給料も「この人の能力ならば、一流企業だったらどれくらい支払はなければならないか」が基準です。弁当屋ですが年収一〇〇〇万円台の人間もいます。人材をうまく安く使う気はありません。弁当屋といえどもプライドと自信を持って仕事をしていますし、従業員にもそうあって欲しいと望んでいるからです。弁当で社会貢献し、大企業に羨ましがられる「華麗なる中小企業」が会社の理念です。
‐‐これからの抱負をお聞かせ下さい。
菅原 来春は新卒六人の採用が決定しています。体力に自信のある体育会系です。優秀な人間もたくさん育っています。そこで、若い優秀な人たちを独立させたい。首都圏でどの地域が一番まずい弁当を食べているのか調査中です。味と価格には絶対の自信がありますからね。若い人のベンチャー企業を興したいという夢を応援してあげたいというのが私の夢です。

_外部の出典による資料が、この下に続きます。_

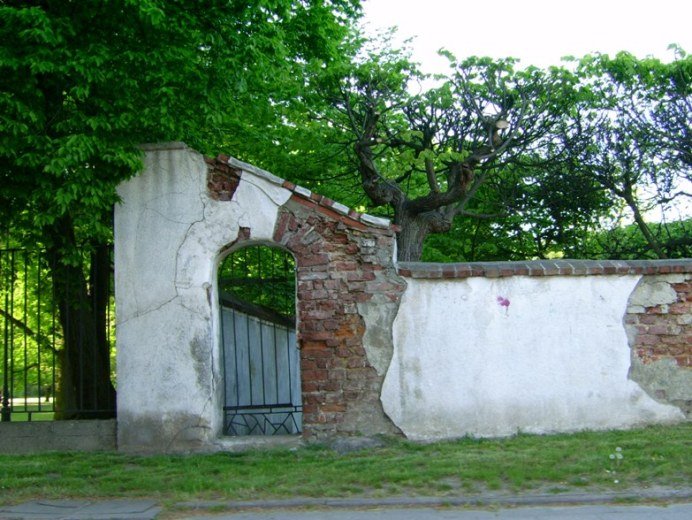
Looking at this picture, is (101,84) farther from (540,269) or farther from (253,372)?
(540,269)

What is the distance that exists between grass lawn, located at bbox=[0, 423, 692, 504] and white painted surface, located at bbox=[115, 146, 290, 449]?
63 cm

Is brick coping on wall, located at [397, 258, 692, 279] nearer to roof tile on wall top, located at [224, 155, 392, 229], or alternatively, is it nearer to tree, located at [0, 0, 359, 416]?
roof tile on wall top, located at [224, 155, 392, 229]

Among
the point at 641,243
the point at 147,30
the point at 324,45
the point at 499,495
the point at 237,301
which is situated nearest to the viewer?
the point at 499,495

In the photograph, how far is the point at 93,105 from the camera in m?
8.45

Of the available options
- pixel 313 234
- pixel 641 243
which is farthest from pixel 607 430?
pixel 641 243

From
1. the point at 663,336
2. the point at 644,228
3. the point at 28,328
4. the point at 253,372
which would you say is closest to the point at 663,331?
the point at 663,336

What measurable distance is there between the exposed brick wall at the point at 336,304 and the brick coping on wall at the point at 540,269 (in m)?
0.33

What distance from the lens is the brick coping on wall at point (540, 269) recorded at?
891 centimetres

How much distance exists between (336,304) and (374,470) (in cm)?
224

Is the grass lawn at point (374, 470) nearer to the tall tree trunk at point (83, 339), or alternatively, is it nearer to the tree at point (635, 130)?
the tall tree trunk at point (83, 339)

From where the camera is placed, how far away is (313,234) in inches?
352

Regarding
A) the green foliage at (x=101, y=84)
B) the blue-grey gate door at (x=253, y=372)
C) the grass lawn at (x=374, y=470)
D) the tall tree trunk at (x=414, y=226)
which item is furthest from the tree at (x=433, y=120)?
the grass lawn at (x=374, y=470)

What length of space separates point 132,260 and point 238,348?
90.3 inches

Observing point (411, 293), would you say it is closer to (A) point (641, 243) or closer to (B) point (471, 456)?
(B) point (471, 456)
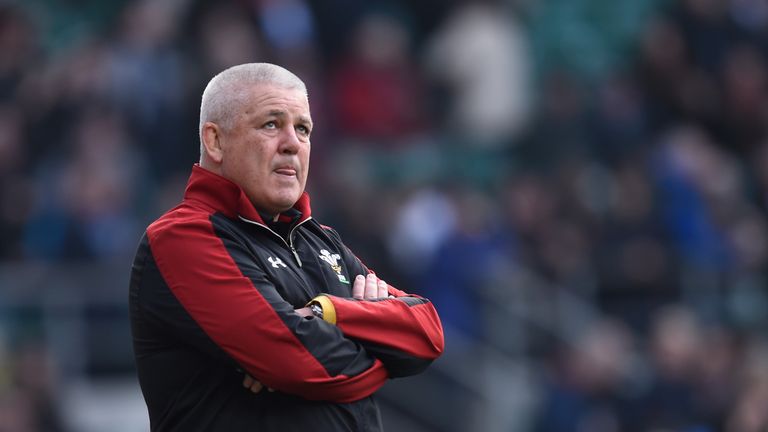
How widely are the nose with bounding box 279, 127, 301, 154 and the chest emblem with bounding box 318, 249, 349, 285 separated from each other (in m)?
0.39

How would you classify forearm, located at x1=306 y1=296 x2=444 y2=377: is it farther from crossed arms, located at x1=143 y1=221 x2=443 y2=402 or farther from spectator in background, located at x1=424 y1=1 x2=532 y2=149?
spectator in background, located at x1=424 y1=1 x2=532 y2=149

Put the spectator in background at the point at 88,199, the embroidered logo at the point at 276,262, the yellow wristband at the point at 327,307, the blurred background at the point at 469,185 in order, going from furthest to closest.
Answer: the spectator in background at the point at 88,199, the blurred background at the point at 469,185, the embroidered logo at the point at 276,262, the yellow wristband at the point at 327,307

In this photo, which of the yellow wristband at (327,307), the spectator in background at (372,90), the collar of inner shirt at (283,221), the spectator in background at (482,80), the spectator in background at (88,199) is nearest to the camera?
the yellow wristband at (327,307)

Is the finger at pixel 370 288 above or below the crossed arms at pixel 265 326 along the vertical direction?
above

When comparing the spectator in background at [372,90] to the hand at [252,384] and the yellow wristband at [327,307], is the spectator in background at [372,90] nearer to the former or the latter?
the yellow wristband at [327,307]

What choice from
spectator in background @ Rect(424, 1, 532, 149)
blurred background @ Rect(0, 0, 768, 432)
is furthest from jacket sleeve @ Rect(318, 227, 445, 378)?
spectator in background @ Rect(424, 1, 532, 149)

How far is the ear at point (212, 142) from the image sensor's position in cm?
444

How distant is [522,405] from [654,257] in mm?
1850

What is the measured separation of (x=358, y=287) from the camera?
4598mm

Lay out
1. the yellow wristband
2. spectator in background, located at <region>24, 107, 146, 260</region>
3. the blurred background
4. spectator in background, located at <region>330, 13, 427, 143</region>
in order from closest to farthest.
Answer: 1. the yellow wristband
2. the blurred background
3. spectator in background, located at <region>24, 107, 146, 260</region>
4. spectator in background, located at <region>330, 13, 427, 143</region>

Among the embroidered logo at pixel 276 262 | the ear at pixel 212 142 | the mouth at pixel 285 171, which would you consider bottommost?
the embroidered logo at pixel 276 262

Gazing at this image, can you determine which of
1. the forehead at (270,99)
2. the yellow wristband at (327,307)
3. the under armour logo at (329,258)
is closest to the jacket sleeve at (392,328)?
the yellow wristband at (327,307)

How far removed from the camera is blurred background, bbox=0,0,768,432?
1055cm

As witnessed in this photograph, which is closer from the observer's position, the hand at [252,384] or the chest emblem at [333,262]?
the hand at [252,384]
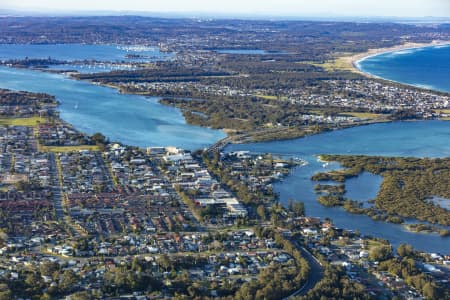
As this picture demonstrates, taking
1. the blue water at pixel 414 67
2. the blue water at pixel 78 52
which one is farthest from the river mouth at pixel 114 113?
the blue water at pixel 414 67

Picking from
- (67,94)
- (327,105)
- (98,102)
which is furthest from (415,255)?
(67,94)

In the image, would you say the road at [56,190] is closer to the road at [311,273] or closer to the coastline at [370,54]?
the road at [311,273]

秋には強力な炊飯工場が稼働します。これで炊き込みご飯など、メニューのバラエティー化を一層進めることができ差別化を推進していきます。私どもに営業マンは一人もいません。お客様の手元に届く弁当が最大の営業マンです。一つ一つ気を抜くことなくサラリーマンの力となる弁当を作るために努力を続けたいと思います。
‐‐ありがとうございました。
社長には、菅原やすのり氏と言う建築工学博士でありながら世界中を旅して歌でメッセージを伝える歌手であり、ラジオのパーソナリティーも務めているという弟がいらっしゃる。やすのり氏は「都市はアスファルトだらけで自然に逆らっている、アジアの労働力を蝕んでいるのは日本」と言うように日本の行く末を憂えている。この弟さんに社長は「兄は金儲けがうまい」と非難されている。そのためだけではないが「兄として恥ずかしくない人生を送りたい」と企業家でありながらも社会性を第一にした経営方針を旨とする。しかし、「ガキ大将をやってないと人は使えない」と親分肌が見えかくれするとても素直な経営者である。